Any advice / help would be greatly appreciated!
Upvotes: 1
Views: 176
Reputation: 153
Ended up chasing down the approach I mentioned in the Edit, seems to be fairly effective, I was able to get it working in the following script:
import folium
import pyproj
import itertools
import math
SAMPLE_COORDINATES = [[65.614249, -50.759657], [61.336557, 72.357013], [-29.119194, 80.783022], [-10.117030, -74.530119]]
def pairwise(iterable):
"s -> (s0, s1), (s1, s2), (s2, s3), ..."
a, b = itertools.tee(iterable)
next(b, None)
return zip(a, b)
def render_coordinates(new_coords: list, old_coords: list):
m = folium.Map(tiles="cartodb positron")
bounds = compute_bounds(new_coords + old_coords)
m.fit_bounds(bounds)
folium.Polygon(
locations=new_coords,
color="red"
).add_to(m)
folium.Polygon(
locations=old_coords,
color="blue"
).add_to(m)
m.save("test.html")
def compute_bounds(coords: list):
max_lat, max_lon = None, None
min_lat, min_lon = None, None
for (lat, lon) in coords:
if min_lat is None or lat < min_lat:
min_lat = lat
if max_lat is None or lat > max_lat:
max_lat = lat
if min_lon is None or lat < min_lon:
min_lon = lon
if max_lon is None or lat > max_lon:
max_lon = lon
return ((min_lat, min_lon), (max_lat, max_lon))
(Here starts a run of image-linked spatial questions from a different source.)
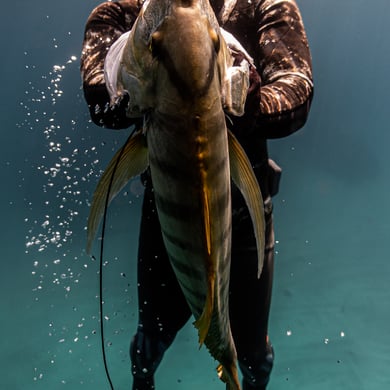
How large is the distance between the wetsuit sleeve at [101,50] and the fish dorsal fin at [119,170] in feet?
1.00

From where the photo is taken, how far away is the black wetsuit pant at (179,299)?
89.5 inches

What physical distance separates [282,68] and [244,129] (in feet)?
1.67

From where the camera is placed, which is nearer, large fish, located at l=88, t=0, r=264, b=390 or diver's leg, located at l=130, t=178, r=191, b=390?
large fish, located at l=88, t=0, r=264, b=390

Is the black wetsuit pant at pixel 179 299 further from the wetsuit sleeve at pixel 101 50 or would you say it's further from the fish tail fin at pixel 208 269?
the fish tail fin at pixel 208 269

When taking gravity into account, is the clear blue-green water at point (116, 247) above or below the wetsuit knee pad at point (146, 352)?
below

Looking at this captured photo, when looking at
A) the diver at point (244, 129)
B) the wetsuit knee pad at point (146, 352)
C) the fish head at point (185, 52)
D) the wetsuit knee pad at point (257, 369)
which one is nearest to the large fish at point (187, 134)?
the fish head at point (185, 52)

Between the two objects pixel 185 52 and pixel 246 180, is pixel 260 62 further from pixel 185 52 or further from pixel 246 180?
pixel 185 52

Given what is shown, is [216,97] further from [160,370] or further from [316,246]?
[316,246]

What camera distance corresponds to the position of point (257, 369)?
2559 millimetres

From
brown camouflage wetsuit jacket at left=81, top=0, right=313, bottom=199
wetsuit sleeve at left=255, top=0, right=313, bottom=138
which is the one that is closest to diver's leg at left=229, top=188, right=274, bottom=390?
brown camouflage wetsuit jacket at left=81, top=0, right=313, bottom=199

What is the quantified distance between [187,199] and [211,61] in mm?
279

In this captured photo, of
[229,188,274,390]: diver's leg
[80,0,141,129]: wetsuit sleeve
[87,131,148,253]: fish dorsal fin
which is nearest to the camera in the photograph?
[87,131,148,253]: fish dorsal fin

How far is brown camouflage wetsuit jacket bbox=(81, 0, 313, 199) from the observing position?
1.51 metres

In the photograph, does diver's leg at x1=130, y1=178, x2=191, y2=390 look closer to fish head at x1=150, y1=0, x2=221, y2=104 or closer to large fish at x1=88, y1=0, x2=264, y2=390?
large fish at x1=88, y1=0, x2=264, y2=390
def convert_LL_to_ECEF(ll_coords: list):
transformer = pyproj.Transformer.from_crs(
{"proj":'latlong', "ellps":'WGS84', "datum":'WGS84'},
{"proj":'geocent', "ellps":'WGS84', "datum":'WGS84'},
)
ecef_coords = []
for coords in ll_coords:
x, y, z = transformer.transform(*(coords[::-1]), 0, radians=False)
ecef_coords.append((x, y, z))
return ecef_coords
def convert_ECEF_to_LL(ecef_coords: list):
transformer = pyproj.Transformer.from_crs(
{"proj":'geocent', "ellps":'WGS84', "datum":'WGS84'},
{"proj":'latlong', "ellps":'WGS84', "datum":'WGS84'},
)
ll_coords = []
for coords in ecef_coords:
lon, lat, _ = transformer.transform(*coords, radians=False)
ll_coords.append((lat, lon))
return ll_coords
def compute_intermediary_points(ecef_coords: list, N: int):
all_coords = []
ecef_coords = ecef_coords + [ecef_coords[0]]
for i, (coord_set_a, coord_set_b) in enumerate(pairwise(ecef_coords)):
coord_set = []
displacement = math.sqrt(
(coord_set_a[0] - coord_set_b[0])**2 +
(coord_set_a[1] - coord_set_b[1])**2 +
(coord_set_a[2] - coord_set_b[2])**2)
distanceBetweenPoints = displacement / (N + 1)
for i in range(N):
t = (distanceBetweenPoints * i) / displacement
intermediate_coord = (
(1 - t) * coord_set_a[0] + t * coord_set_b[0],
(1 - t) * coord_set_a[1] + t * coord_set_b[1],
(1 - t) * coord_set_a[2] + t * coord_set_b[2]
)
coord_set.append(intermediate_coord)
coord_set.append(coord_set_b)
all_coords += coord_set
return all_coords
def main():
print("Processing coordinates.")
ecef_coords = convert_LL_to_ECEF(SAMPLE_COORDINATES)
new_coords = compute_intermediary_points(ecef_coords, 30)
ll_coords = convert_ECEF_to_LL(new_coords)
render_coordinates(ll_coords, SAMPLE_COORDINATES)
if __name__ == "__main__":
main()
Its definitely not perfect, but does a decent job:
Hopefully someone else benefits from this!